◆ Exercise material
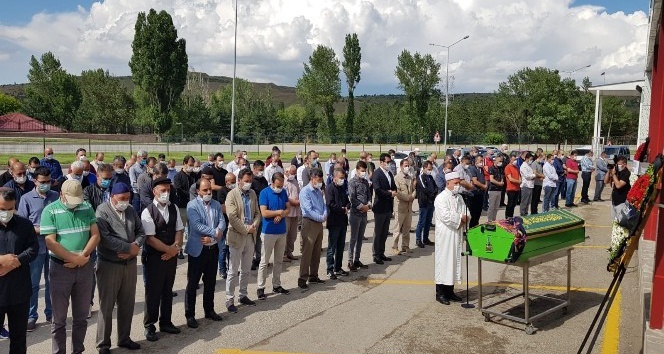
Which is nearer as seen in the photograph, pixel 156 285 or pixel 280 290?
pixel 156 285

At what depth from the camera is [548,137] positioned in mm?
61000

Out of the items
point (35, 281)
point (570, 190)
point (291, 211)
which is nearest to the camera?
point (35, 281)

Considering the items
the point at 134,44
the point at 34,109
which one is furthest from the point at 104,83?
the point at 134,44

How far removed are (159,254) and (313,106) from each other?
75546mm

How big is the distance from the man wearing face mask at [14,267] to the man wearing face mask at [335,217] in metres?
4.82

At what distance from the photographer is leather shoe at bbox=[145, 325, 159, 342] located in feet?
20.9

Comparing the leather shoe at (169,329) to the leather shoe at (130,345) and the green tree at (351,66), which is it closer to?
the leather shoe at (130,345)

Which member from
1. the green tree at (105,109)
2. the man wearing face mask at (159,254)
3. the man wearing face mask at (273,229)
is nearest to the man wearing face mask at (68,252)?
the man wearing face mask at (159,254)

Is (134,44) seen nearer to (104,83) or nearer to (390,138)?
(104,83)

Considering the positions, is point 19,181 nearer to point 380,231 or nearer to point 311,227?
point 311,227

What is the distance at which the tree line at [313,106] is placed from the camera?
59.2m

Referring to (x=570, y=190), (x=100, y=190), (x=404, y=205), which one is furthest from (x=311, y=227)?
(x=570, y=190)

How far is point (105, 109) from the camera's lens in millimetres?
79000

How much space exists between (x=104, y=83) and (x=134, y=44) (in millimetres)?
24683
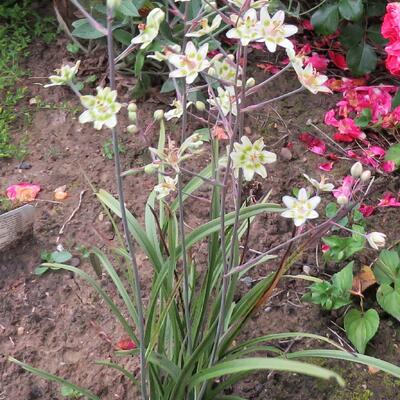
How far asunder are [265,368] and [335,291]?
2.30ft

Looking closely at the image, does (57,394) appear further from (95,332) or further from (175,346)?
(175,346)

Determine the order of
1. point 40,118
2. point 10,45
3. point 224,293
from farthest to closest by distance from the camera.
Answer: point 10,45 → point 40,118 → point 224,293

◆ Requirements
Rewrite the lines of all the entries above as a numbered list, one line per item, skipping the blank lines and leaving out the pictures.

◆ Task solution
1. Which is nearer as seen in the photograph, pixel 156 285 or pixel 280 290?
2. pixel 156 285
3. At what depth from the camera is [548,137] positioned in mm?
4. 61000
5. Out of the items
6. point (35, 281)
7. point (570, 190)
8. point (291, 211)
9. which is nearest to the camera?
10. point (35, 281)
11. Considering the items
12. the point at 134,44
13. the point at 34,109
14. which one is furthest from the point at 104,83?
15. the point at 134,44
16. How far removed are (159,254) and (313,106) from each other?
17. 75546mm
18. How big is the distance from the man wearing face mask at [14,267] to the man wearing face mask at [335,217] in metres?
19. 4.82
20. At what distance from the photographer is leather shoe at bbox=[145, 325, 159, 342] located in feet?
21. 20.9
22. Comparing the leather shoe at (169,329) to the leather shoe at (130,345) and the green tree at (351,66), which is it closer to?
23. the leather shoe at (130,345)
24. Which member from
25. 1. the green tree at (105,109)
26. 2. the man wearing face mask at (159,254)
27. 3. the man wearing face mask at (273,229)
28. is nearest to the man wearing face mask at (68,252)?
29. the man wearing face mask at (159,254)
30. Is (134,44) seen nearer to (104,83) or nearer to (390,138)?
31. (104,83)
32. Considering the positions, is point 19,181 nearer to point 380,231 or nearer to point 311,227?
33. point 311,227
34. What is the distance at which the tree line at [313,106] is placed from the camera?
35. 59.2m
36. Referring to (x=570, y=190), (x=100, y=190), (x=404, y=205), which one is furthest from (x=311, y=227)?
37. (x=570, y=190)
38. How far is point (105, 109) from the camera's lens in millimetres?
39. 79000
40. How much space exists between (x=104, y=83) and (x=134, y=44) (in millimetres)?
41. 24683
42. How far asunder are [265,368] and [335,291]?
43. 2.30ft
44. Looking closely at the image, does (57,394) appear further from (95,332) or further from (175,346)?
45. (175,346)
46. Determine the order of
47. 1. point 40,118
48. 2. point 10,45
49. 3. point 224,293
50. from farthest to closest by distance from the camera.
51. Answer: point 10,45 → point 40,118 → point 224,293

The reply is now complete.